Posted to solr-user@lucene.apache.org by Saurabh Sethi <sa...@sendgrid.com> on 2017/07/21 18:34:14 UTC

Wildcard query difference

I have a question in terms of how solr/lucene will lookup terms from
postings list for the below two queries:

1. a*
2. a*gh

My understanding is that for first, it will get all terms starting with 'a'
and issue query on those terms.
For second, it will again get all terms starting with 'a', then remove
those then do not end with 'gh' and issue query on remaining terms.

Please let me know if my understanding is correct. And if not, what am I
missing?

I am trying to do some optimization based on above assumption, that both
these queries will behave differently.

Thanks,
Saurabh

Re: Wildcard query difference

Posted by Erick Erickson <er...@gmail.com>.

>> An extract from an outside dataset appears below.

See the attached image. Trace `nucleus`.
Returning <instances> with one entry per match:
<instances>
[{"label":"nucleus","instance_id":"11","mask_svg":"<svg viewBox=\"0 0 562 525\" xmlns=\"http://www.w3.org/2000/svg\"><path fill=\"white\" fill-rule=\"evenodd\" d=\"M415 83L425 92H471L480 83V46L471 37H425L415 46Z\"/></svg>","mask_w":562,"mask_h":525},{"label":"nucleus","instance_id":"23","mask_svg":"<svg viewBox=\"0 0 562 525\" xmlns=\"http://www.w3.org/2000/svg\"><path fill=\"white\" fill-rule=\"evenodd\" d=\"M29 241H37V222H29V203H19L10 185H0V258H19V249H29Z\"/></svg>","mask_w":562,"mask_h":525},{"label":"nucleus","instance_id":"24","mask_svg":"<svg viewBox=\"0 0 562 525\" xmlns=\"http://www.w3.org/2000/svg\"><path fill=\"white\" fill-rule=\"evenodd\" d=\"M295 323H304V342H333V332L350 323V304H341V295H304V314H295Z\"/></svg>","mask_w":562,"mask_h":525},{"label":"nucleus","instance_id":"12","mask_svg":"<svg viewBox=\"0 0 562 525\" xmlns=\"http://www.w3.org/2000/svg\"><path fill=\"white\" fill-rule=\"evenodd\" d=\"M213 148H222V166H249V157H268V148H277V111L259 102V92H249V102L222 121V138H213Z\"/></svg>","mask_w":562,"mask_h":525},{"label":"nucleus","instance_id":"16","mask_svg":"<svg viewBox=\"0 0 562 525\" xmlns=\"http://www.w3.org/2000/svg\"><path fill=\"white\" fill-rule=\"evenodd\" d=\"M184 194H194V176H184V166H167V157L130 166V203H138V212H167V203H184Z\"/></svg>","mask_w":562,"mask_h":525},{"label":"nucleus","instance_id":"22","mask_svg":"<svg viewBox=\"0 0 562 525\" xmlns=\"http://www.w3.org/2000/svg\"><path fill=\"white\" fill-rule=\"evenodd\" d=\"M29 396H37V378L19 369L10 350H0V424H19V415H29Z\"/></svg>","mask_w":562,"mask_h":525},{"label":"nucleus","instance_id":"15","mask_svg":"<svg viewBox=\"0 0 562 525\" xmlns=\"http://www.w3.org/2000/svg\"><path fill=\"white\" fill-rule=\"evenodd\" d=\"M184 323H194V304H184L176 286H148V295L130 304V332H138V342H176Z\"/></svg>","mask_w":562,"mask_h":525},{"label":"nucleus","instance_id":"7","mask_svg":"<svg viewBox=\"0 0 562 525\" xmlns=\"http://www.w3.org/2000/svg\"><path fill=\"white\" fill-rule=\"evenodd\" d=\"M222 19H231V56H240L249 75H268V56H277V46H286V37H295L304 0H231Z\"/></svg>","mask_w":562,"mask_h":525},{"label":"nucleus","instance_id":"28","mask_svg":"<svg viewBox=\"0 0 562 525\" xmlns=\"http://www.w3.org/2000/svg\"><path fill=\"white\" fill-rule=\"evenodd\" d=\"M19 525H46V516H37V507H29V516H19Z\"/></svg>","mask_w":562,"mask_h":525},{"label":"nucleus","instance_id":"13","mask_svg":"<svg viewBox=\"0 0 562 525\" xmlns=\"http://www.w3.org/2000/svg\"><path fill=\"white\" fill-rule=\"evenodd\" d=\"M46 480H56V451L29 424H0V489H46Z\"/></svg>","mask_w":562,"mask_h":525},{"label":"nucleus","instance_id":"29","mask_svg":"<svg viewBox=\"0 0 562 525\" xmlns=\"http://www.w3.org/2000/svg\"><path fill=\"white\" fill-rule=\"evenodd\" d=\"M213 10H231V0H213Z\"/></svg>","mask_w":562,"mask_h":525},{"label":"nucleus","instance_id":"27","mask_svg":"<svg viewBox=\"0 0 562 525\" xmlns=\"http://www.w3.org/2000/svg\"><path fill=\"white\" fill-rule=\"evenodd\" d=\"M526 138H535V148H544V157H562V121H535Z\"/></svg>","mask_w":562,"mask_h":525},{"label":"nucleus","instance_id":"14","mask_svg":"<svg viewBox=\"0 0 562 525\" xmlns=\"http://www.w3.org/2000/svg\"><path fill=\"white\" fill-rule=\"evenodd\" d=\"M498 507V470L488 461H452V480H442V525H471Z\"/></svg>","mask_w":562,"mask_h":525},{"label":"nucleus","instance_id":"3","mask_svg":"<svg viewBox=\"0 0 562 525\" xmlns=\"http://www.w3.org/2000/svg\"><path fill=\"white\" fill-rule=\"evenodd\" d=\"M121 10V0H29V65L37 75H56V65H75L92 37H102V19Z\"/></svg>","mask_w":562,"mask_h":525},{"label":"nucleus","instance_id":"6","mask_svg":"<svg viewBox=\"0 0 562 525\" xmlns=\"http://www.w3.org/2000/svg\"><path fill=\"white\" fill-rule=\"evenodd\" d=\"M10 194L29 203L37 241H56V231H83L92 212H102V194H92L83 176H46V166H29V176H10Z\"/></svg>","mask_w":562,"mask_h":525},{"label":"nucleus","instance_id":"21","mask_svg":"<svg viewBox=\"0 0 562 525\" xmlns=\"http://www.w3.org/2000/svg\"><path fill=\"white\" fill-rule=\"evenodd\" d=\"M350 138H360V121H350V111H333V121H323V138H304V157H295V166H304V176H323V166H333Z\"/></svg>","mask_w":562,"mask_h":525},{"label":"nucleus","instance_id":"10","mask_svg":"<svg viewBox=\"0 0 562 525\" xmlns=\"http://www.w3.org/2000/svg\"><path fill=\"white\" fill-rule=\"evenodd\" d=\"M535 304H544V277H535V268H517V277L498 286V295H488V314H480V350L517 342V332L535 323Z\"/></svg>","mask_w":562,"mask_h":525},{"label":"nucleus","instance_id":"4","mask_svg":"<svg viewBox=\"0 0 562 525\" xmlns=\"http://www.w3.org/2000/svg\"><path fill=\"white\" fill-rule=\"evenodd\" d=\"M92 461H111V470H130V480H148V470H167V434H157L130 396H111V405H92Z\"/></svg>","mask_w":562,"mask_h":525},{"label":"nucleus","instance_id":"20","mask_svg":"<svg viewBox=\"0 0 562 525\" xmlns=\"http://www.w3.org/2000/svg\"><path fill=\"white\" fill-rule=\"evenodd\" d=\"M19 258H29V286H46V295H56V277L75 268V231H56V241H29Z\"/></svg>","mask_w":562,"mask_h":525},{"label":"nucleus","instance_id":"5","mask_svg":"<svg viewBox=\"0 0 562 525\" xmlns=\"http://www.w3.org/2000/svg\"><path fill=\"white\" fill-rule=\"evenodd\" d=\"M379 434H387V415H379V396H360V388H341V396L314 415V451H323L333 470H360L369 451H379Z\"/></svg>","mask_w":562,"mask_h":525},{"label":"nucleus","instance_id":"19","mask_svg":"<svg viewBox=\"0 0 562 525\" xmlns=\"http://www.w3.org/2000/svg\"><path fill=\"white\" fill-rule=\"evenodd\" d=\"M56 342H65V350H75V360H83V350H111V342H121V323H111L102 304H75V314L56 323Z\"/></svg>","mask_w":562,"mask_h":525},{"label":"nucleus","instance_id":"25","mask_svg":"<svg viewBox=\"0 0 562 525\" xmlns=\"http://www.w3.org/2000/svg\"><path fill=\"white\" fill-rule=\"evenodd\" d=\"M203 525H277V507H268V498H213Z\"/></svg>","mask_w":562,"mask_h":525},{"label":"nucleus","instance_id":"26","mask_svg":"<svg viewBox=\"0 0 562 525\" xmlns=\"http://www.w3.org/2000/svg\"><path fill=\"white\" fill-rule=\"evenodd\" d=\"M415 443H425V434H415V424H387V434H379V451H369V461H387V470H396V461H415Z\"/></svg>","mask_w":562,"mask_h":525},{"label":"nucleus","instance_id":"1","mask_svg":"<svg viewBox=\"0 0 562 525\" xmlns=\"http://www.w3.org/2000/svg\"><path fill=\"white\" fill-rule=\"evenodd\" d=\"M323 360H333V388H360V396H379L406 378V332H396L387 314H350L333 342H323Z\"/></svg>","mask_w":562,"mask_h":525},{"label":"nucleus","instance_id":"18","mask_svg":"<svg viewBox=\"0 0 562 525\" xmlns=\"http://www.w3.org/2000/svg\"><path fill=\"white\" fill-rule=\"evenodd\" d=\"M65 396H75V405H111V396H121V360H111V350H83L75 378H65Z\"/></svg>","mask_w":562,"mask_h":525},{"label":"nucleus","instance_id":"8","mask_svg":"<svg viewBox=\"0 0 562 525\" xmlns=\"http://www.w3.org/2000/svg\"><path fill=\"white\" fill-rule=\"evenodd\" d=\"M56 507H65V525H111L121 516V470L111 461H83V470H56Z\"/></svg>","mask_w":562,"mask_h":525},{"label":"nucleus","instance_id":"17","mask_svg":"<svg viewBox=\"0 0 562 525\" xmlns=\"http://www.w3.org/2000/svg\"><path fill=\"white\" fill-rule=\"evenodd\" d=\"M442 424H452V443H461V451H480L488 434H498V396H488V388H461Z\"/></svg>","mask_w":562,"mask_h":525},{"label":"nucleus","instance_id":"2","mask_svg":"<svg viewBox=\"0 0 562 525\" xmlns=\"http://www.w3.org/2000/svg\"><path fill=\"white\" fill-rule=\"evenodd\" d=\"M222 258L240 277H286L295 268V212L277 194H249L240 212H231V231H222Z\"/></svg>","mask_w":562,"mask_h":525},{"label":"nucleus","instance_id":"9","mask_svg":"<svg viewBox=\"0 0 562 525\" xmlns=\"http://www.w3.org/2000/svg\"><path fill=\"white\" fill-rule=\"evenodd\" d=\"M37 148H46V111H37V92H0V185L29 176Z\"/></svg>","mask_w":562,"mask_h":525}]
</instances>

It's the same in both cases:
enumerate all terms that start with "a" and collect them into
(conceptually) a huge OR query and execute it. There's been some work
lately to avoid the TooManyBooleanClauses exception, but it's still
the case that every term starting with "a" has to be examined and
either added to the terms to be searched or not.

Best,
Erick

On Fri, Jul 21, 2017 at 11:34 AM, Saurabh Sethi
<sa...@sendgrid.com> wrote:
> I have a question in terms of how solr/lucene will lookup terms from
> postings list for the below two queries:
>
> 1. a*
> 2. a*gh
>
> My understanding is that for first, it will get all terms starting with 'a'
> and issue query on those terms.
> For second, it will again get all terms starting with 'a', then remove
> those then do not end with 'gh' and issue query on remaining terms.
>
> Please let me know if my understanding is correct. And if not, what am I
> missing?
>
> I am trying to do some optimization based on above assumption, that both
> these queries will behave differently.
>
> Thanks,
> Saurabh